IV. With four bases, each in theory mutable to three other bases, there are a total of 12 possible base substitutions. The C and A base editors developed by Liu’s lab account in total for four substitutions (CBE catalyzes C-to-T and G-to-A; the ABE catalyzes the reverse substitutions, A-to-G or T-to-C), known as transitions.

V. When Anzalone googled “Cas9-RT fusion,” he learned that Cas1, which plays a role in capturing viral sequences in the CRISPR defense system, has a natural RT activity. This shows, not surprisingly, how nature uses similar concepts to prime editing but for different purposes.

CHAPTER 23 VOLITIONAL EVOLUTION

In 2007, Anne Morriss and her partner decided to start a family. The two women went to a sperm bank and chose a donor based on a few criteria (“sporty” was high on the list). Sperm banks typically only screen donors for a couple of genetic diseases—cystic fibrosis and spinal muscular atrophy—but Morriss had no reason to be alarmed. However, a few days after giving birth to a baby boy, she received a distressing phone call from a Massachusetts public health employee.
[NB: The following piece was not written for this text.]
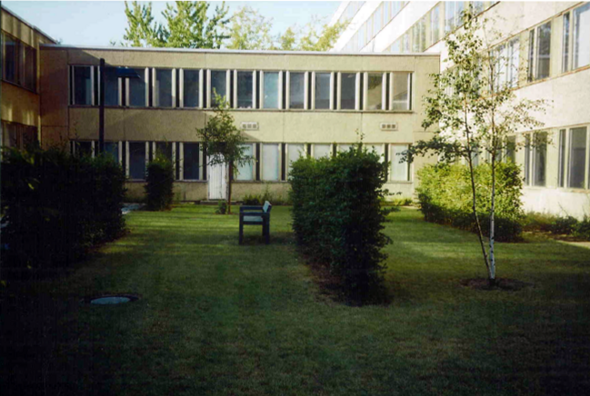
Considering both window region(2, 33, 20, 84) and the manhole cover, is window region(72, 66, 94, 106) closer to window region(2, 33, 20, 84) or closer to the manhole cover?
window region(2, 33, 20, 84)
“Is your son okay? Is he still alive?”

A stricken Morriss stammered, “Yes, I think so. I just put him down for a nap.”

“Can you go and check?”

After birth, Morriss’s son Alec had received the standard Guthrie heel-stick test, in which a drop of the baby’s blood is screened for a few dozen serious genetic disorders. Against all odds, Morriss and the anonymous sperm donor were both carriers of a rare recessive genetic trait—MCAD deficiency, which affects about 1 in 17,000 people. This gene encodes an enzyme called medium-chain acyl-CoA dehydrogenase that helps the body convert fats into energy. Morriss and her partner immediately modified Alec’s diet before any serious problems ensued. A fortuitous phone call had saved their son’s life, but hospital bags remain packed by the Morriss front door in case of an emergency.

A motivated Morriss teamed up with Princeton University geneticist Lee Silver (author of Remaking Eden) to launch a next-gen diagnostics company called GenePeeks. Using Silver’s “Matchright” algorithm, GenePeeks created “digital babies” by virtually matching the DNA of the client with potential sperm donors. The client could then see which donors were predicted to have an increased risk of creating an embryo with one of hundreds of genetic disorders. These individuals could then be excluded from the donor pool, without selecting or freezing spare human embryos.